Even in a fraught moment, American Jews embrace patriotism at the nation’s 250th
Rabbis, historians and communal leaders told JI that the nation’s semiquincentennial offers an opportunity to celebrate America’s promise even as they confront the antisemitism and political currents challenging Jewish life today
In the run-up to America’s 250th anniversary, the Jewish community finds itself navigating a best-of-times, worst-of-times, head-spinning paradox — standing nervously between the promise of an ideal America and the peril of today’s America.
In conversation after conversation, Jewish thinkers who spoke to Jewish Insider about this unique moment expressed fear and concern about the increasingly precarious situation facing American Jews in one breath. In the next, they spoke glowingly about the unique gifts this country’s democracy has given to the Jews who live here.
In spite of this deep ambivalence, or perhaps because of it, the Jewish community is all-in on the 250th.
As one might expect of the city that arguably jump-started the American Revolution, no expense or antic is being spared to celebrate the country’s birthday in Boston. At the Esplanade, a park along the Charles River, comedian Jane Lynch is emceeing an evening of festivities that will feature musical performances by several Grammy winners. A revolutionary-themed drone show will be followed by a massive fireworks display with an orchestral accompaniment, all live-streamed on CNN. Revolutionary War re-enactors will, naturally, be on hand. (And playing the bugle.)
In the nearby suburb of Newton Center, Rabbi Benjamin Samuels of Congregation Shaarei Tefillah is devising a memorable July Fourth celebration, though without the theatrics that typically accompany the holiday.
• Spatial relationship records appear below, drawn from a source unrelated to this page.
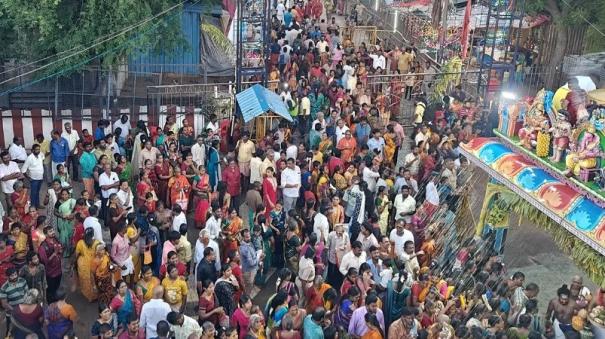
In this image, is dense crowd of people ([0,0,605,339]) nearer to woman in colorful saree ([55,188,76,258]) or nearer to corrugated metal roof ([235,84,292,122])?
woman in colorful saree ([55,188,76,258])

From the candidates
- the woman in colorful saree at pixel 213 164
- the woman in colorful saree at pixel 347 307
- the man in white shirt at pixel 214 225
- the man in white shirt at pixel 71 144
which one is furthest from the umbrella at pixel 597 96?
the man in white shirt at pixel 71 144

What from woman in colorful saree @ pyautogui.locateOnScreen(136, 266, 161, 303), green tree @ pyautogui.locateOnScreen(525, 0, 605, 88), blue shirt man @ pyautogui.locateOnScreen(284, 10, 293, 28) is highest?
green tree @ pyautogui.locateOnScreen(525, 0, 605, 88)

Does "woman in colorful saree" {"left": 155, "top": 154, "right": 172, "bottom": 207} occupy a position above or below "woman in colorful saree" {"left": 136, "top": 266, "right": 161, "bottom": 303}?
above

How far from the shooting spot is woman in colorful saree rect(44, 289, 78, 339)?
810 cm

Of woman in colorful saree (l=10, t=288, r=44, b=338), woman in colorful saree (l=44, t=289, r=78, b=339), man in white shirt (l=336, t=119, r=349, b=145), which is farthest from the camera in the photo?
man in white shirt (l=336, t=119, r=349, b=145)

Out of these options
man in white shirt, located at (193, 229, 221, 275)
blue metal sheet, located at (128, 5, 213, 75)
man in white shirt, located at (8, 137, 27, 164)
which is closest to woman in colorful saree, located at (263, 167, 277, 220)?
man in white shirt, located at (193, 229, 221, 275)

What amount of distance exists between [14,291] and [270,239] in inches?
140

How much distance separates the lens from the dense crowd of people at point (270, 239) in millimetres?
8242

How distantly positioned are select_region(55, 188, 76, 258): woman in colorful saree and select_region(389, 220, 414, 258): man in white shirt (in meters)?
4.28

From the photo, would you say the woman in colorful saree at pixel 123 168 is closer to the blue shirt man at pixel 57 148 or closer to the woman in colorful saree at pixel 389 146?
the blue shirt man at pixel 57 148

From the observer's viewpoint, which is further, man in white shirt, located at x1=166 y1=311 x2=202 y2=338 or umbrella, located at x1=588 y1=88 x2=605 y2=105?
umbrella, located at x1=588 y1=88 x2=605 y2=105

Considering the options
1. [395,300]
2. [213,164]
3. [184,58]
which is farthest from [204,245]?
[184,58]

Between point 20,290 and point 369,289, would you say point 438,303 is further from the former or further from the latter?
point 20,290

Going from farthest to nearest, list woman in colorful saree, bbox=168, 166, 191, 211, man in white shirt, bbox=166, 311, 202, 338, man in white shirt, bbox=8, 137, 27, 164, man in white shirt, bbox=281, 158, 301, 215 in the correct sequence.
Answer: man in white shirt, bbox=8, 137, 27, 164 < man in white shirt, bbox=281, 158, 301, 215 < woman in colorful saree, bbox=168, 166, 191, 211 < man in white shirt, bbox=166, 311, 202, 338
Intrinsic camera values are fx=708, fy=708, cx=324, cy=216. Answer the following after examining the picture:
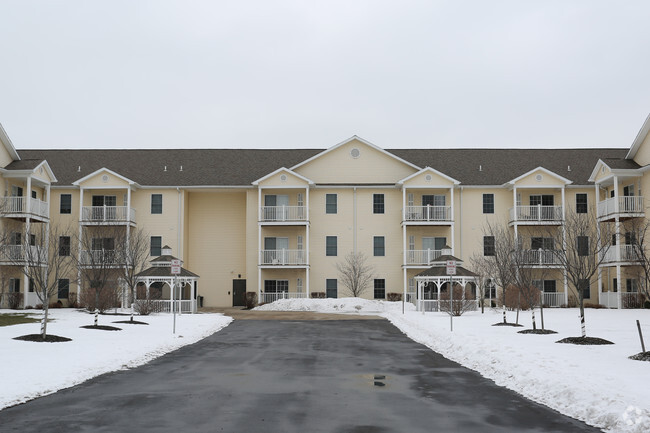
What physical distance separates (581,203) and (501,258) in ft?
57.3

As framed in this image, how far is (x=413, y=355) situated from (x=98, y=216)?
3649cm

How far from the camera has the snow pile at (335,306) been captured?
45312 millimetres

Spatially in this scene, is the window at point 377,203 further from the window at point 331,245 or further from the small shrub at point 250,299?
the small shrub at point 250,299

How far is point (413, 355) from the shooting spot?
18938 mm

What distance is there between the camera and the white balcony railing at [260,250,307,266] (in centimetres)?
5006

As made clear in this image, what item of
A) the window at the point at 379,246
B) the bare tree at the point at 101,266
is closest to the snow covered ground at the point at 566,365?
the bare tree at the point at 101,266

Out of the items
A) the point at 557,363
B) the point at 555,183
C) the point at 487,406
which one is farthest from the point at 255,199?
the point at 487,406

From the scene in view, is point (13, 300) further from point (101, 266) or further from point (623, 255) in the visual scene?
point (623, 255)

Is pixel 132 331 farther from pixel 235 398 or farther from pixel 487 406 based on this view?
pixel 487 406

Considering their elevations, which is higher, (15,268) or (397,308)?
(15,268)

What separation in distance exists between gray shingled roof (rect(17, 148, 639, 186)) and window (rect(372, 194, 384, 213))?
16.1ft

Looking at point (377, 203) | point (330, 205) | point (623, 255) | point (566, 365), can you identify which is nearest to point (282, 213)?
point (330, 205)

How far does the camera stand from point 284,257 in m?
49.8

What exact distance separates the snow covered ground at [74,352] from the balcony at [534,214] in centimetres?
2699
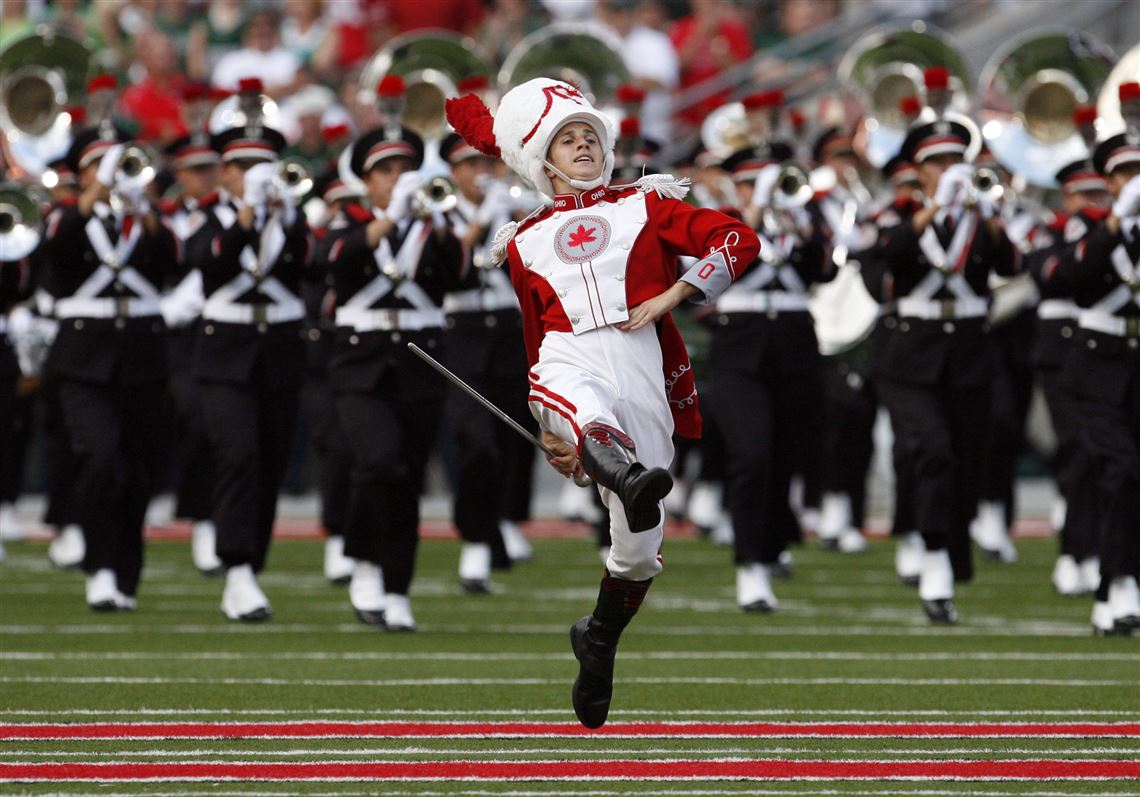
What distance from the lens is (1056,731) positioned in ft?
26.2

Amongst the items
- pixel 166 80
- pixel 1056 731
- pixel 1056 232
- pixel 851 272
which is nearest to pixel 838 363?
pixel 851 272

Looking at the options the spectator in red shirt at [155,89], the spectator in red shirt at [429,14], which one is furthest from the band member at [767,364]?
the spectator in red shirt at [429,14]

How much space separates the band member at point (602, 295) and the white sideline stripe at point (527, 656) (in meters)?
2.42

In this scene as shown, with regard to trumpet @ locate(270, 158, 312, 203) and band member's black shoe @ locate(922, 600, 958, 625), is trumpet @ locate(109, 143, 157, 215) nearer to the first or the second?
trumpet @ locate(270, 158, 312, 203)

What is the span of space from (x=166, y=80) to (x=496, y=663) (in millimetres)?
9684

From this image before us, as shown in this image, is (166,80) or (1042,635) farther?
(166,80)

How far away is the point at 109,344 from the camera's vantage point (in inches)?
447

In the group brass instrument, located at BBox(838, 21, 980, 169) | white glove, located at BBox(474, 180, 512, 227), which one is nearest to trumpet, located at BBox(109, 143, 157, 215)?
white glove, located at BBox(474, 180, 512, 227)

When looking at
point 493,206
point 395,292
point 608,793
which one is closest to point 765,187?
point 493,206

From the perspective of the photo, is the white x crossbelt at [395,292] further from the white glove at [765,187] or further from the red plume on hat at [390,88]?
the white glove at [765,187]

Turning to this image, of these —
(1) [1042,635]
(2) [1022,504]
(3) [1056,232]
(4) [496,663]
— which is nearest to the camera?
(4) [496,663]

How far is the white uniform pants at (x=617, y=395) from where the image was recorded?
7.24m

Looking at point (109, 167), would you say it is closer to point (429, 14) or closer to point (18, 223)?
point (18, 223)

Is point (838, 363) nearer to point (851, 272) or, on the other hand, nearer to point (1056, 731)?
point (851, 272)
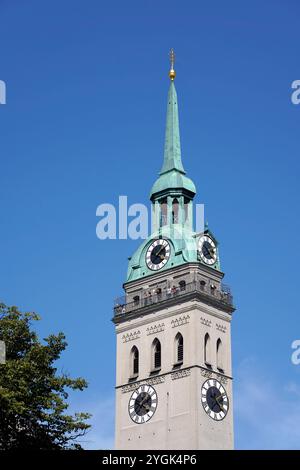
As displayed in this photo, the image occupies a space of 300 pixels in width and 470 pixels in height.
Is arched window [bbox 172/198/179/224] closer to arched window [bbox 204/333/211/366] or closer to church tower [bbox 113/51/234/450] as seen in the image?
church tower [bbox 113/51/234/450]

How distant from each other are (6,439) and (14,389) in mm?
2657

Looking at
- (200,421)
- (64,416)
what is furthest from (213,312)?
(64,416)

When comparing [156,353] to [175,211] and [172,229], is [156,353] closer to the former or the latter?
[172,229]

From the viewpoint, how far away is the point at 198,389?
132 m

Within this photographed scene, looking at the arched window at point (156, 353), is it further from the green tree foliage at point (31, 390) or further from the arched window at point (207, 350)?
the green tree foliage at point (31, 390)

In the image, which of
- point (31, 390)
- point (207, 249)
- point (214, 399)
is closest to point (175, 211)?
point (207, 249)

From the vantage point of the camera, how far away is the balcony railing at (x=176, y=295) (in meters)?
137

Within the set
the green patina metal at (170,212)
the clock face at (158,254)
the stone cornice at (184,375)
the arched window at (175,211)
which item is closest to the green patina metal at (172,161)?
the green patina metal at (170,212)

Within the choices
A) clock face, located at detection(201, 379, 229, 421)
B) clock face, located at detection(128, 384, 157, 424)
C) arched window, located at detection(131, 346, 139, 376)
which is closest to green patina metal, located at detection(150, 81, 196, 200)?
arched window, located at detection(131, 346, 139, 376)

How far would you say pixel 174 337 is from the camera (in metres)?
136

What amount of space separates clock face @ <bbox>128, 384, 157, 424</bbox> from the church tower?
10cm

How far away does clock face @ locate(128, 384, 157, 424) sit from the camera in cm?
13525

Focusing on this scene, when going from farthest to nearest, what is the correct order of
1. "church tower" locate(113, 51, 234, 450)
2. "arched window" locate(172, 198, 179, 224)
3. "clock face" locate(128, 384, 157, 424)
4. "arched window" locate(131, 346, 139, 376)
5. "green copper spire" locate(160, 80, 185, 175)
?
"green copper spire" locate(160, 80, 185, 175) → "arched window" locate(172, 198, 179, 224) → "arched window" locate(131, 346, 139, 376) → "clock face" locate(128, 384, 157, 424) → "church tower" locate(113, 51, 234, 450)

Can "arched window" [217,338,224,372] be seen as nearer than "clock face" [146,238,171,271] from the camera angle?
Yes
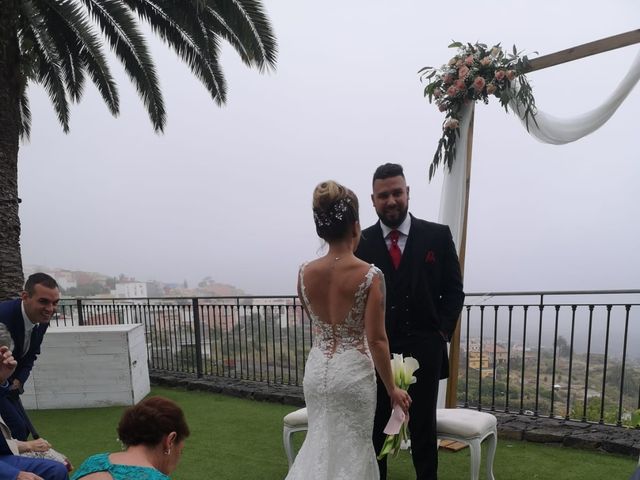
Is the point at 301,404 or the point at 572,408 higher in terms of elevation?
the point at 572,408

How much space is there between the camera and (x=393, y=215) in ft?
8.18

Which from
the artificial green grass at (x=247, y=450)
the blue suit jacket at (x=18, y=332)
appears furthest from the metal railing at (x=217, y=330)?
the blue suit jacket at (x=18, y=332)

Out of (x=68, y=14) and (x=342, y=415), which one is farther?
(x=68, y=14)

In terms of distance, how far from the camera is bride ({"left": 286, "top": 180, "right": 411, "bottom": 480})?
1947 mm

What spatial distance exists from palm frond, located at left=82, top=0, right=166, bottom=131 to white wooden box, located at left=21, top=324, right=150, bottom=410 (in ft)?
11.1

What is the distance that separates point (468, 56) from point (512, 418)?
10.6 feet

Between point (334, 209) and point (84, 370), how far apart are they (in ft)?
15.0

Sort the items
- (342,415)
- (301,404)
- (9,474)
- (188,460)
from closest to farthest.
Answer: (9,474) → (342,415) → (188,460) → (301,404)

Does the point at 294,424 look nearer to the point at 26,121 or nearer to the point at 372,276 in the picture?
the point at 372,276

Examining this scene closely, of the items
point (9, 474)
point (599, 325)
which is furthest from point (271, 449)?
point (599, 325)

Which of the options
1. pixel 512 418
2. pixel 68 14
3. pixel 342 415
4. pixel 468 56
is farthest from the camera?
pixel 68 14

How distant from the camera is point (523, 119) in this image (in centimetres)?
349

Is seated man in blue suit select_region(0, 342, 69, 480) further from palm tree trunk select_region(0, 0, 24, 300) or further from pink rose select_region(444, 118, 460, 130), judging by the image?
palm tree trunk select_region(0, 0, 24, 300)

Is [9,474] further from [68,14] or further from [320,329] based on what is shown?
[68,14]
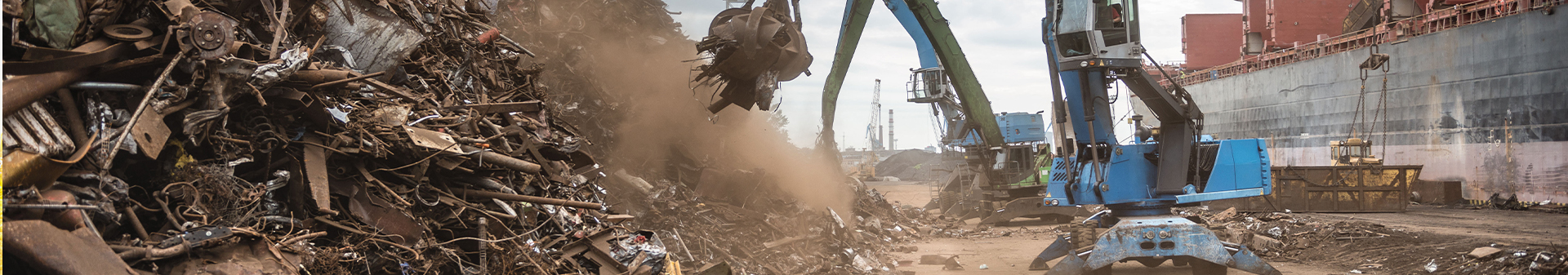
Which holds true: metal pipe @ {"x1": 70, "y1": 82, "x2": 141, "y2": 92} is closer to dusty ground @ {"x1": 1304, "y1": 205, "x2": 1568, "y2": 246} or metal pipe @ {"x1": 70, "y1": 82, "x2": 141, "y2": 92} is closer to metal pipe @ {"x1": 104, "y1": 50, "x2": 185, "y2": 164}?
metal pipe @ {"x1": 104, "y1": 50, "x2": 185, "y2": 164}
Independence Day falls on Shabbat this year, so the usual hubbub and pyrotechnics will be inaccessible for Orthodox Jews like Samuels who do not drive, cook or use electronics on the Jewish Sabbath.
Shaarei Tefillah congregants can expect something a little different. They will enjoy a July Fourth barbecue, though without the open flame; all the food will be grilled the day before and kept warm overnight. Brandeis professor Jonathan Sarna, the preeminent historian of American Jewish history and a member of Shaarei Tefillah, will deliver the sermon at Saturday morning services. Any kids who join their parents at synagogue will get a red, white and blue ring pop.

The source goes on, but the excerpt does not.